*Work task*
From the text on Anuppanadi below, quote the passage starting at "- Anuppanadi Anuppanadi, Madurai" and ending at "zone: UTC+5:30 (IST)", word for word.
===== Extract provided
- Anuppanadi Anuppanadi, Madurai (Tamil Nadu)
- Coordinates: 9°54′17.3″N 78°08′24.4″E﻿ / ﻿9.904806°N 78.140111°E
- Country: India
- State: Tamil Nadu
- District: Madurai district
- Elevation: 152 m (499 ft)

Languages
- • Official: Tamil language, English language
- • Speech: Tamil language, English language
- Time zone: UTC+5:30 (IST)
- PIN: 625009
- Telephone Code: 0452xxxxxxx
- Neighbourhoods: Madurai, Vandiyur, Anna Nagar, K. K. Nagar, East Gate, South Gate Goripalayam, Sellur, Simmakkal, Yanaikkal and Nelpettai
- Corporation: Madurai Municipal Corporation
- LS: Madurai Lok Sabha constituency
- VS: Madurai South Assembly constituency
- MP: S. Venkatesan
- MLA: M. Boominathan
- Website: https://madurai.nic.in

= Anuppanadi =

Anuppanadi is a neighbourhood in Madurai district of Tamil Nadu state in the peninsular India, located with the geographical coordinates of (i.e., 9.904800°N, 78.140100°E) and at an altitude of about 152 m above the mean sea level. Madurai, Vandiyur, Anna Nagar, K. K. Nagar, East Gate, South Gate, Goripalayam, Sellur, Simmakkal, Yanaikkal and Nelpettai are some of the important neighbourhoods of Anuppanadi. In the year 1887, excavations carried out at Anuppanadi indicate that Jar burials and earthenware containers were found.
==========
===== Given entries
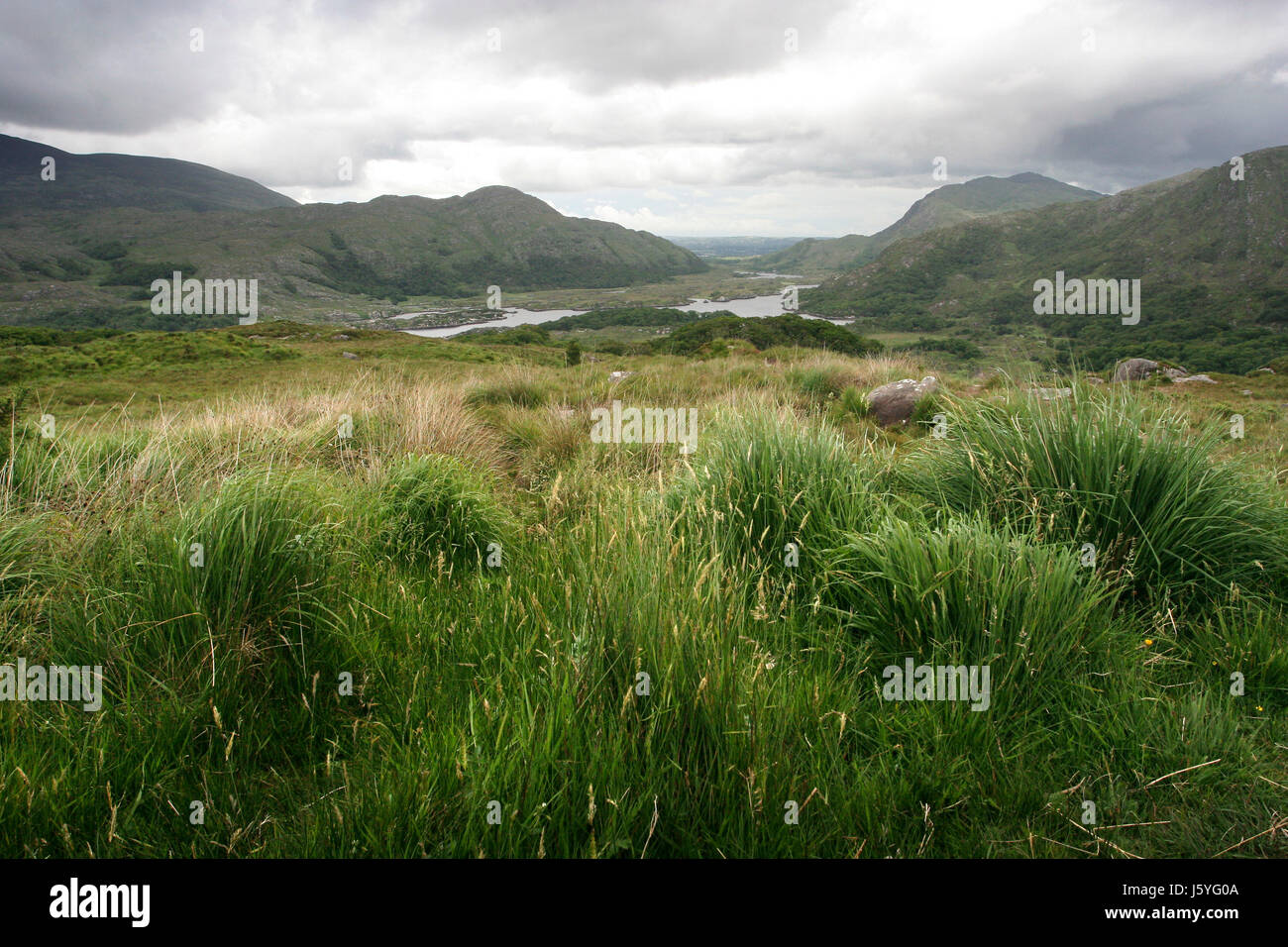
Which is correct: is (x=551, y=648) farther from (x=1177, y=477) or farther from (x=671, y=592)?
(x=1177, y=477)

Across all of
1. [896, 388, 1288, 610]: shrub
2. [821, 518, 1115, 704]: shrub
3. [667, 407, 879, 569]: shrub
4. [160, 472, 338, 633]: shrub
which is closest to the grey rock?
[896, 388, 1288, 610]: shrub

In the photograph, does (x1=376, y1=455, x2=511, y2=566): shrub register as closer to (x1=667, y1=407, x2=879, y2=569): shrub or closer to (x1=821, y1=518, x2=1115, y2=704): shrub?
(x1=667, y1=407, x2=879, y2=569): shrub

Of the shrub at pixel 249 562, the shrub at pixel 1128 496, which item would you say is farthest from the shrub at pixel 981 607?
the shrub at pixel 249 562

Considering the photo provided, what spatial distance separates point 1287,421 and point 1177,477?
1074cm

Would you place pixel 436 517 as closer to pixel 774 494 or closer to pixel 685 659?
pixel 774 494

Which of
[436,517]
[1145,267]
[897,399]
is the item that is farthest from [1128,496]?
[1145,267]

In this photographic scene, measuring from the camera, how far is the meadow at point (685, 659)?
2.08 meters

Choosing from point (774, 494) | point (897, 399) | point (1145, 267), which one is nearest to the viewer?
point (774, 494)

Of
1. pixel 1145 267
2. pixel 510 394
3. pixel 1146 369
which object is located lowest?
pixel 510 394

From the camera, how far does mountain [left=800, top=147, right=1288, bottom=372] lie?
11125cm

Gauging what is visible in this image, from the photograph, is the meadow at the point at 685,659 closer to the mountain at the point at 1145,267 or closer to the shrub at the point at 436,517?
the shrub at the point at 436,517

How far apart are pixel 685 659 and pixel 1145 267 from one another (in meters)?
206

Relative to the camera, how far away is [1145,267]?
157 meters
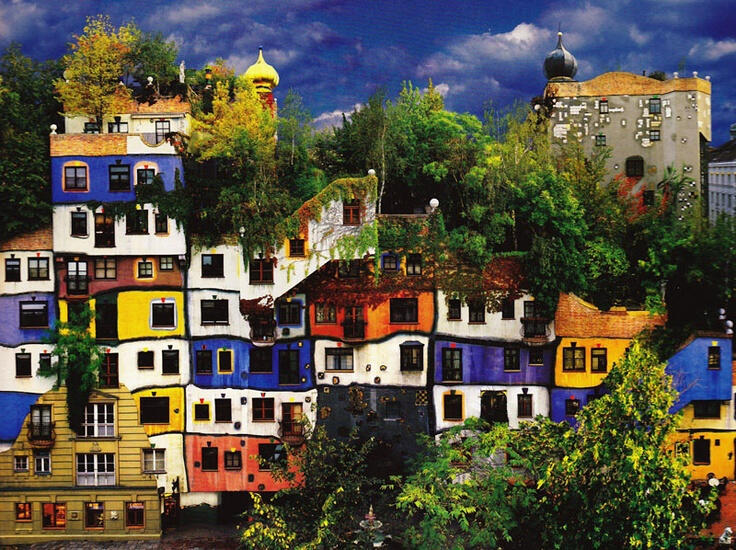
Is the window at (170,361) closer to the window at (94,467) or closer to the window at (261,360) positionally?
the window at (261,360)

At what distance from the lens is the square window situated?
4069cm

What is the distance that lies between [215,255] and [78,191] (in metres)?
6.98

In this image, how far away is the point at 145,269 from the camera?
40.4 metres

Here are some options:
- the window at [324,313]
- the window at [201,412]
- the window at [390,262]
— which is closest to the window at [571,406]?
the window at [390,262]

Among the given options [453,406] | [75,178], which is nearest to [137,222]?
[75,178]

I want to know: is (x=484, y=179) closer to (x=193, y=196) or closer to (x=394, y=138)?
(x=394, y=138)

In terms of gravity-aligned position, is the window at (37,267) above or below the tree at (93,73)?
below

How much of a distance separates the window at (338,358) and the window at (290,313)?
2069mm

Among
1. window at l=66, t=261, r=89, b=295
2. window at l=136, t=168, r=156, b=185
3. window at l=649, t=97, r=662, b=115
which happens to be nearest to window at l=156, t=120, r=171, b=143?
window at l=136, t=168, r=156, b=185

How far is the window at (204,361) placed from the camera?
4072cm

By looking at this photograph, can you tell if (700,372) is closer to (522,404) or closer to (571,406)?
(571,406)

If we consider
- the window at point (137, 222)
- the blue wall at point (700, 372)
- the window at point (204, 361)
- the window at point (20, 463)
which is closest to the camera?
the blue wall at point (700, 372)

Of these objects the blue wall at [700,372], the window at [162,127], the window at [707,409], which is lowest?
the window at [707,409]

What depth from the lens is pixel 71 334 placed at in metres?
40.0
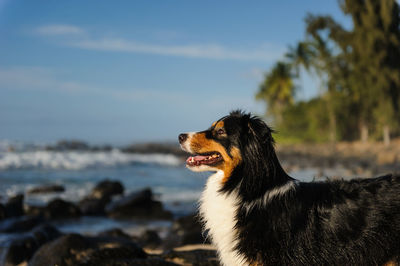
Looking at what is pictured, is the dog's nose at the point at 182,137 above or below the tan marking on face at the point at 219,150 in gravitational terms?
above

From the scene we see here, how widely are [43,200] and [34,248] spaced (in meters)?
9.20

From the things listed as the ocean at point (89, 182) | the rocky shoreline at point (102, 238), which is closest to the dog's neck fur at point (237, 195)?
the rocky shoreline at point (102, 238)

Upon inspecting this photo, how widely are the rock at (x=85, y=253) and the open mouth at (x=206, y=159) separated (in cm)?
199

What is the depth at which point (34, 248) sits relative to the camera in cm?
880

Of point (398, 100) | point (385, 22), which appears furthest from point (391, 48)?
point (398, 100)

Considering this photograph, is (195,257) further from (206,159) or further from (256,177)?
(256,177)

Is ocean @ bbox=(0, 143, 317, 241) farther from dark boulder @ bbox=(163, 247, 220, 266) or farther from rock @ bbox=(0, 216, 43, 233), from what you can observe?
dark boulder @ bbox=(163, 247, 220, 266)

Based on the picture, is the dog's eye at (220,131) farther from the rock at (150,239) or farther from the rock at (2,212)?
the rock at (2,212)

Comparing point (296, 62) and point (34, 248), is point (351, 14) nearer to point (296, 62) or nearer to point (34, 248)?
point (296, 62)

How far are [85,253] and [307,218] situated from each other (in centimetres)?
391

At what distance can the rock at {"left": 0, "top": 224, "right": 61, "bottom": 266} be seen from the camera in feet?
27.2

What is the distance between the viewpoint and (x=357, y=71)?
42.3 m

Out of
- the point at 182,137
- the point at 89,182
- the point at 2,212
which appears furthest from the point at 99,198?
the point at 182,137

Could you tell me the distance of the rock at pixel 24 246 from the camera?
27.2 ft
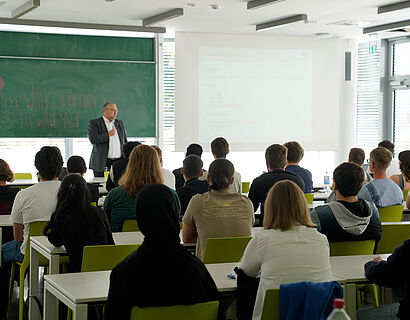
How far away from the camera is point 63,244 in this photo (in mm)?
4090

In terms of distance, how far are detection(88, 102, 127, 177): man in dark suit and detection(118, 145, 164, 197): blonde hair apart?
4449mm

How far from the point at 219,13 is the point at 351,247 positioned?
18.4 feet

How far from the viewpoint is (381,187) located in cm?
587

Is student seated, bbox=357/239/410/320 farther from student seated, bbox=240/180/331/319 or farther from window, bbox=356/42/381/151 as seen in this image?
window, bbox=356/42/381/151

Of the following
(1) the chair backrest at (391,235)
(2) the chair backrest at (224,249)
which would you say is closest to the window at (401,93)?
(1) the chair backrest at (391,235)

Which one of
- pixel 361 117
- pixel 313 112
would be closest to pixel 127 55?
pixel 313 112

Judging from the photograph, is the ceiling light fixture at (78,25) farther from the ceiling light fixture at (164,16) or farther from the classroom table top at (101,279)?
the classroom table top at (101,279)

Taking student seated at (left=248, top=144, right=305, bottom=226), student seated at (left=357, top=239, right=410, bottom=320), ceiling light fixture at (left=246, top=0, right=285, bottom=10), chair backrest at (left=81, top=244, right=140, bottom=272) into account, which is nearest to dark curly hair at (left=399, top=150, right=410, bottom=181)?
student seated at (left=248, top=144, right=305, bottom=226)

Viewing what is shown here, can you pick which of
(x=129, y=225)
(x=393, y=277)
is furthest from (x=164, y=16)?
(x=393, y=277)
==========
*Problem solution*
- Anuppanadi Anuppanadi, Madurai (Tamil Nadu)
- Coordinates: 9°54′17.3″N 78°08′24.4″E﻿ / ﻿9.904806°N 78.140111°E
- Country: India
- State: Tamil Nadu
- District: Madurai district
- Elevation: 152 m (499 ft)

Languages
- • Official: Tamil language, English language
- • Speech: Tamil language, English language
- Time zone: UTC+5:30 (IST)